One Thousand Microbial Genomes

GenBank, the central public database for genomic information, just completed its thousandth microbial genome. An interesting Nature News article discusses how this isn’t nearly enough for many evolutionary scientists and microbiologists. According to one scientist: “There have been four billion years of evolution and we can really benefit from having some of that information in our databases.”
There are a few interesting projects going on now to try and sample more of that diversity, including:
- The Human Microbiome Project, which aims to sequence and characterize all of the bacteria living in or on the human body.
- The Beijing Genomics Institute’s Ten Thousand Microbial Genomes Project, which aims to sequence, you guessed it, ten thousand strains of bacteria, archaea, fungi, algae, and viruses from many different environments in China.
- The DOE Joint Genome Institute ambitious plan to sequence all 15,000 known bacterial strains that can survive in the laboratory.
- The BioWeatherMap Initiative which hopes to use a crowd-sourced approach to collecting and sequencing environmental samples from all over, in order to understand the distribution and spread of bacteria and viruses in our world.
- Not for microbes, but an interesting project nonetheless, the Personal Genome Project aims to sequence the genomes of thousands of individual people, in order to improve sequencing technology and better understand how our genetic code affects our health.
What will all of this information be used for? From Nature News:
All these new genomes should improve researchers’ understanding of the evolution, physiology and metabolic capacity of microbes, says Eisen. They will also help match DNA sequences to their proper species from large-scale, high-throughput metagenomic studies from environmental samples, and ultimately contribute in the fields of synthetic biology and genetic engineering.
In synthetic biology, we use genomic information as a starting off point for the design of new biological pathways, and more genomic data tied to more evolutionary, metabolic, and biochemical information will vastly improve our ability to design new systems. Using gene synthesis technology, we can make genes that come from any organism, even those that cannot be cultured in the lab, and express it in an organism that is easy and safe to work with in the lab, like E. coli. We can thus pick and choose genes out of the genomic data from multiple organisms in order to design a pathway the way we want.

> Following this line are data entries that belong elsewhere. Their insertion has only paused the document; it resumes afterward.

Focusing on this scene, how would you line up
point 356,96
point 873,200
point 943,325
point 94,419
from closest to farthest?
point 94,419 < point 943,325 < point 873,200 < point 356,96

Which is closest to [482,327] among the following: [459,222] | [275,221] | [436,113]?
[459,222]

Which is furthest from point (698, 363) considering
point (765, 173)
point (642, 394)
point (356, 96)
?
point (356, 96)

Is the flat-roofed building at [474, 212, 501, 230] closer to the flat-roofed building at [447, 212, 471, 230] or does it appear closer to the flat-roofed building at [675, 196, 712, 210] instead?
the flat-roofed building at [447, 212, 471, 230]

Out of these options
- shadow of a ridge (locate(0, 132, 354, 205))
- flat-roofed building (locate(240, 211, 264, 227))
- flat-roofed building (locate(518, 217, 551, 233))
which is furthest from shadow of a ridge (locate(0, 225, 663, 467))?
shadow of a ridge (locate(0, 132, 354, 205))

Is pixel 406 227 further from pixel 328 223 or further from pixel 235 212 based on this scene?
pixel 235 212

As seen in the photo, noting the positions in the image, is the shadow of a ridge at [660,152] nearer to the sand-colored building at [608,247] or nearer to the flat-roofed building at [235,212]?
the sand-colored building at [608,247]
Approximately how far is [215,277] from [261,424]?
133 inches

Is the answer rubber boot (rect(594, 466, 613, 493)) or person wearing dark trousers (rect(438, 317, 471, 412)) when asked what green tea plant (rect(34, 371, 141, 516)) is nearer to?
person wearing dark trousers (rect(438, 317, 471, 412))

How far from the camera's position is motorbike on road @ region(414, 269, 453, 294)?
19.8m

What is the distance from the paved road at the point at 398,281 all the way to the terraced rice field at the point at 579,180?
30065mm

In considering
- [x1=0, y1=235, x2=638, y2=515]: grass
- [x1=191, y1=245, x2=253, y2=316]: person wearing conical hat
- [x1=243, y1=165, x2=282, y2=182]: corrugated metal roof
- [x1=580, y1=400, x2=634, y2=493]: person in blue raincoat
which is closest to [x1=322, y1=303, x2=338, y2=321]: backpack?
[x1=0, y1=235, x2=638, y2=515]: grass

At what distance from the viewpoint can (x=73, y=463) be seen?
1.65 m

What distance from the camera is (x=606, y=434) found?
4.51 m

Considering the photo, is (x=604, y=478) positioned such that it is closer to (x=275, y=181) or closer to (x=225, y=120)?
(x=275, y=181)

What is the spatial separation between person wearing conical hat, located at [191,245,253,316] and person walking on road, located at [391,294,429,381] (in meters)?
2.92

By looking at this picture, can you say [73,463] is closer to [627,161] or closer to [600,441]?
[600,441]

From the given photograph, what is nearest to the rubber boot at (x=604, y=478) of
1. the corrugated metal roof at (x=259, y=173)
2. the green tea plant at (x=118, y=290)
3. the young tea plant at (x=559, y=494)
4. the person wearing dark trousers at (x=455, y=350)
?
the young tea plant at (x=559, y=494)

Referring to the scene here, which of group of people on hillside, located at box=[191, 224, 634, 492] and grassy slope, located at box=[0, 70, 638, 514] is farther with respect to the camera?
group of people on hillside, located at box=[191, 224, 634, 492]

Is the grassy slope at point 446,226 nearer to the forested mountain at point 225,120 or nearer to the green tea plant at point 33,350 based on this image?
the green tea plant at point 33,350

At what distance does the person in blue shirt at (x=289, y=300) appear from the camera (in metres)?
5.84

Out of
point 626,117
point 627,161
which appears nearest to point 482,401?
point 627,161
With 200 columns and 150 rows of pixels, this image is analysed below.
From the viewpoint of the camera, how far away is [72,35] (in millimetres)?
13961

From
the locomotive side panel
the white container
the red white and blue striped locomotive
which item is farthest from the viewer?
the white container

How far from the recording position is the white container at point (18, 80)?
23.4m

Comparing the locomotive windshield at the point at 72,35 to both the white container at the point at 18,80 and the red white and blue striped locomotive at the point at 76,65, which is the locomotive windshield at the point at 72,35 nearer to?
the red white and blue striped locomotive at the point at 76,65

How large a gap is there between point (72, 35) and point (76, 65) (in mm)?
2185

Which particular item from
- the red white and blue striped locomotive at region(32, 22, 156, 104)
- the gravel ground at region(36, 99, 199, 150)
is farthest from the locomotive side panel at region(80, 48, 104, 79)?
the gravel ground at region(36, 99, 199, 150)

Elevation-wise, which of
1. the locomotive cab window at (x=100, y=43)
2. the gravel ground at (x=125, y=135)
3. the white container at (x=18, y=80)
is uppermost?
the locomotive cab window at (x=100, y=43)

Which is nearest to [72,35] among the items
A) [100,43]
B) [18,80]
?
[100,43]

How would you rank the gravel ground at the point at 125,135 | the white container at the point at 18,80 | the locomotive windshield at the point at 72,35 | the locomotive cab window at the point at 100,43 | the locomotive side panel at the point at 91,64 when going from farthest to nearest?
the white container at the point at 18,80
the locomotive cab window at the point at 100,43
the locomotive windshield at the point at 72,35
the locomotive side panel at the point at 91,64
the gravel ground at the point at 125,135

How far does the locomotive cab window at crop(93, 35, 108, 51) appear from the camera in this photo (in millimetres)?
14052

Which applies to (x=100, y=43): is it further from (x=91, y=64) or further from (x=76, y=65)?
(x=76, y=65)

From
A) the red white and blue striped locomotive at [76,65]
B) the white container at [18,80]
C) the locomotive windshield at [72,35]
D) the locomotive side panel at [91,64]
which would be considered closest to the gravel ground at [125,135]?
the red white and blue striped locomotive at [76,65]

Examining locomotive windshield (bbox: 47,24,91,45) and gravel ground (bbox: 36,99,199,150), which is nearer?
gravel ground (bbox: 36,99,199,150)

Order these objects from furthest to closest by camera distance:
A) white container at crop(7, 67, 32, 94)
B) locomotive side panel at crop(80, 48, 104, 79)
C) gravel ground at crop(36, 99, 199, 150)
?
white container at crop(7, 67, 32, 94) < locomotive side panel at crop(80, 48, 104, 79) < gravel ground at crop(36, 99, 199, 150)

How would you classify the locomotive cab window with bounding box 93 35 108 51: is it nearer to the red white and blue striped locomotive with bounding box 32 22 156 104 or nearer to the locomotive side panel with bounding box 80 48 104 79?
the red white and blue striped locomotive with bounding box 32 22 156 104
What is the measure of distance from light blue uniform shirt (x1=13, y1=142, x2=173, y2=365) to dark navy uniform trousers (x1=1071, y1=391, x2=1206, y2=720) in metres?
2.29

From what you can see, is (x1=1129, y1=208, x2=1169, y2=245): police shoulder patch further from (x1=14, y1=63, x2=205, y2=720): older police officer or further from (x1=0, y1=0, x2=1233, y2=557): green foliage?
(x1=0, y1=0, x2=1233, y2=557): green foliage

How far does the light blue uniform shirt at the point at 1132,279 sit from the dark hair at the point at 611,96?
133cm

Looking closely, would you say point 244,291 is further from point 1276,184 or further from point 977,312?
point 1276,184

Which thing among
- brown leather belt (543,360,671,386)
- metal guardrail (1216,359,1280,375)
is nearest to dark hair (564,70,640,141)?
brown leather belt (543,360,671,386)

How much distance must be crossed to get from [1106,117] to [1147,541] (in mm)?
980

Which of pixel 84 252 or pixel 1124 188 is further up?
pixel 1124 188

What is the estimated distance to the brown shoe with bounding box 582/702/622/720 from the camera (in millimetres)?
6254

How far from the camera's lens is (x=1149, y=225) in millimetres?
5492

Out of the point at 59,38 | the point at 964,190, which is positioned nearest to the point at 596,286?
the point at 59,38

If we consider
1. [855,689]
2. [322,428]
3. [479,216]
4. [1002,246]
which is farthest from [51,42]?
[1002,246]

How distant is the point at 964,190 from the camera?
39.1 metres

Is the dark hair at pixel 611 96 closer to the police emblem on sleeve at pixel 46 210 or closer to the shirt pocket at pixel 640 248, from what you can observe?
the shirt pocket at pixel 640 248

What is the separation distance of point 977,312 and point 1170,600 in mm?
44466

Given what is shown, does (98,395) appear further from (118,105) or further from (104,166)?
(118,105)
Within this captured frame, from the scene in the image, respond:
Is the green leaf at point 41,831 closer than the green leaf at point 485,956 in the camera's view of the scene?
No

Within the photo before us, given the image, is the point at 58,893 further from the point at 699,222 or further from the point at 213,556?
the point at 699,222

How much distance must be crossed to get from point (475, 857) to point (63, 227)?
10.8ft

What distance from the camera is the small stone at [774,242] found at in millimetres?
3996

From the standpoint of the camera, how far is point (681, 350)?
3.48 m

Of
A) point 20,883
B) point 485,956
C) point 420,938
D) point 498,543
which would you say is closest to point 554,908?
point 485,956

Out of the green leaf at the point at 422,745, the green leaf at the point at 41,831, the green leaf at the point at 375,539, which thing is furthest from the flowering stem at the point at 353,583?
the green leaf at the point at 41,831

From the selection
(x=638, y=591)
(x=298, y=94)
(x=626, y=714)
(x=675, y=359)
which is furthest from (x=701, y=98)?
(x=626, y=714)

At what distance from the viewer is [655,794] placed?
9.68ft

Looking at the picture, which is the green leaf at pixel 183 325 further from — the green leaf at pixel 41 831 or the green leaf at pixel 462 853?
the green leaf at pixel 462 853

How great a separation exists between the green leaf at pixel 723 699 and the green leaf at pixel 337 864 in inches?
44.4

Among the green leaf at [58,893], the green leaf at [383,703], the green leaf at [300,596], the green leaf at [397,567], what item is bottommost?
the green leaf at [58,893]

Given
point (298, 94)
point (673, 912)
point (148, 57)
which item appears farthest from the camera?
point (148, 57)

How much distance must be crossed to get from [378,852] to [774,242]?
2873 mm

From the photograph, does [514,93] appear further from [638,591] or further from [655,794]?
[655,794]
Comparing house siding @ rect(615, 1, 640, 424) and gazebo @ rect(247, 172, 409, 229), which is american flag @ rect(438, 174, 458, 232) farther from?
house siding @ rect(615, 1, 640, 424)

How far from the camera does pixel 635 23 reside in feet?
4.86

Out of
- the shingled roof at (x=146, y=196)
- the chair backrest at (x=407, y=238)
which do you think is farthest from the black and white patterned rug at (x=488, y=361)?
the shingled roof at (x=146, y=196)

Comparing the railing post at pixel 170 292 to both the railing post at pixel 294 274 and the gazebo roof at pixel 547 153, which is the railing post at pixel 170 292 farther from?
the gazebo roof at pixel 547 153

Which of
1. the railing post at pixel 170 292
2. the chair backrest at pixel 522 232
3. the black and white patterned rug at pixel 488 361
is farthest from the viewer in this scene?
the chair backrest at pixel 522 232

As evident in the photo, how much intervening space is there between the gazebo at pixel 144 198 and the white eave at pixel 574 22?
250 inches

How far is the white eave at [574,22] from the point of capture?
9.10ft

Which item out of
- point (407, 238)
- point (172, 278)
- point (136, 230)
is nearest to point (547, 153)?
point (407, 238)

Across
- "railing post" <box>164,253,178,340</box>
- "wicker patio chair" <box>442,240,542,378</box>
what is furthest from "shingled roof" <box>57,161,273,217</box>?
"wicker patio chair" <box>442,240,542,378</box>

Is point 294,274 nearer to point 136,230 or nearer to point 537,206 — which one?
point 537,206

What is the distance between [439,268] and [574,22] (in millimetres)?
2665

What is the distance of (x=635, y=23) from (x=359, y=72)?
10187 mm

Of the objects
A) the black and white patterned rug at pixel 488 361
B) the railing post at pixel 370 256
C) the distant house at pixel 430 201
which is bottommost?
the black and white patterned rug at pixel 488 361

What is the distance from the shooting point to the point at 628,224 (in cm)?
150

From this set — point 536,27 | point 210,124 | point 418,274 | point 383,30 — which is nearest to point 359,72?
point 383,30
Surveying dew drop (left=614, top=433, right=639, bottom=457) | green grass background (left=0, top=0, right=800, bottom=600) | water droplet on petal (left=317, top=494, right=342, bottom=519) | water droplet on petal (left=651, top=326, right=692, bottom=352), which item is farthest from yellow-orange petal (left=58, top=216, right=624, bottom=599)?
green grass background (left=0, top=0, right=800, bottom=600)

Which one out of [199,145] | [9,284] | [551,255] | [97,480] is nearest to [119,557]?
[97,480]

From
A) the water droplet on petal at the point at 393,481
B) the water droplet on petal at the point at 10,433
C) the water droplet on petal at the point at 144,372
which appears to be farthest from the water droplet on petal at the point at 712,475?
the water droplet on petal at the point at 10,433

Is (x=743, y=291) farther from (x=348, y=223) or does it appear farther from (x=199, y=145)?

Most of the time, however, we can’t really tell how the genes will work together from only the sequence information. We can identify genes that do the same thing in different species, but which one will work the best in our chosen strain? At this point, the best way to know is still trial-and-error. A great recent paper by Travis Bayer from Chris Voigt’s lab used just such an approach to find which of 89 enzymes was the best at producing methyl halides (an important precursor for the production of fuels and other valuable chemicals) in E. coli. They started by mining the database of sequenced genomes for enzymes that matched known methyl halide thransferases, synthesizing the genes of a large representative set, and then testing all of them until they found the best. This kind of large-scale synthetic approach, in conjunction with more and better genomic data and bioinformatics tools, will be vital to the ability of synthetic biology to achieve its goals.